-- Lesetext --
In Sönke Wortmanns Komödienhit „Der Vorname“ war Iris Berben als Oberhaupt der Familie Böttcher nur eine Stimme am Telefon. In der Fortsetzung „Der Nachname“ (Kinostart: 20. Oktober) steht Mutter Dorothea nun leibhaftig im Mittelpunkt des Geschehens. Wir sprachen mit Iris Berben (72) über Namen, die Freigabe weicher Drogen und Familienwerte.

Frau Berben, haben Sie schon einmal nachgeforscht, was für einen Ursprung Ihr Nachname hat?
Nein. Ich weiß nur, dass mein Vater in frühen Jahren schon Ahnenforschung betrieben hat. Ob das auch mit dem Namen zusammenhängt, weiß ich nicht, aber er meint, dass die Urururururfamilie aus der Mongolei kommt. Es hat mich nicht wirklich interessiert, wo der Name „Berben“ herkommt. Ich bin froh, dass man ihn mir zugesteht, weil in den ersten Jahren jeder davon überzeugt war, dass es ein Künstlername sei.

Familientreffen sind, wie der Film zeigt, eine sehr sensible Angelegenheit. Wie haben Sie das Zusammentreffen mit der Schauspielersippe aus „Der Vorname“ erlebt?
Im ersten Film habe ich ja nur mit ihnen telefoniert. Insofern hatte ich die Familie von der
Backe. Aber jetzt hatte ich sie bei mir im Haus und ich muss sagen, dass das sehr angenehm war. Für mich war es, glaube ich, sogar angenehmer als für den Rest der Familie. Aber als Kollegin kann ich nur sagen: Es war wunderbar!

Wenn Sie in Ihrem Leben zurückblicken, hat sich Ihre Wertschätzung für Familie mit den Jahren deutlich verändert?
Eigentlich nicht, weil ich immer nur eine sehr kleine Familie hatte. Ich habe keine Geschwister und mein Sohn hat keine Geschwister. Die große Familie gab es mütterlicherseits. Meine Mutter hatte sechs Geschwister, die ich alle kannte und mit denen ich in meiner Kindheit viel Zeit verbracht habe. Für mich hat sich die Familie im Laufe der Jahre verkleinert, verkleinert, verkleinert. Es ist jetzt eine Minifamilie. Insofern kann ich gar nicht sagen, dass ich schlechte Erfahrungen habe. Anders als die Großfamilie im Film habe ich nie erlebt, dass sich plötzlich über Dinge unterhalten wird, über die jahrelang nicht geredet wurde, die man gar nicht wusste, die man verschwiegen oder wo man gelogen hat. Insofern ist für mich die Idee der Familie als Idylle auch nicht kaputt gegangen.

-- Aufgabe --
Schreiben Sie aus dem Interview mit Iris Berben die Stelle von „Familientreffen sind, wie“ bis einschließlich „Jahren deutlich verändert?“ wörtlich ab.

-- Eingabedaten --
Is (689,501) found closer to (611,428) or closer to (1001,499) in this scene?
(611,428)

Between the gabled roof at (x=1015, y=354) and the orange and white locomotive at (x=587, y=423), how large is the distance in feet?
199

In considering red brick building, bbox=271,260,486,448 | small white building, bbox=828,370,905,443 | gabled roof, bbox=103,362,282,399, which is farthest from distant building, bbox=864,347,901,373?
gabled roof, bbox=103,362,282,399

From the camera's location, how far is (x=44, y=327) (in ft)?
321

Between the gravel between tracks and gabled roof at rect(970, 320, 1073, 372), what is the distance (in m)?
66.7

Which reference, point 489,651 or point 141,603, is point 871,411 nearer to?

-- Lösung --
Familientreffen sind, wie der Film zeigt, eine sehr sensible Angelegenheit. Wie haben Sie das Zusammentreffen mit der Schauspielersippe aus „Der Vorname“ erlebt?
Im ersten Film habe ich ja nur mit ihnen telefoniert. Insofern hatte ich die Familie von der
Backe. Aber jetzt hatte ich sie bei mir im Haus und ich muss sagen, dass das sehr angenehm war. Für mich war es, glaube ich, sogar angenehmer als für den Rest der Familie. Aber als Kollegin kann ich nur sagen: Es war wunderbar!

Wenn Sie in Ihrem Leben zurückblicken, hat sich Ihre Wertschätzung für Familie mit den Jahren deutlich verändert?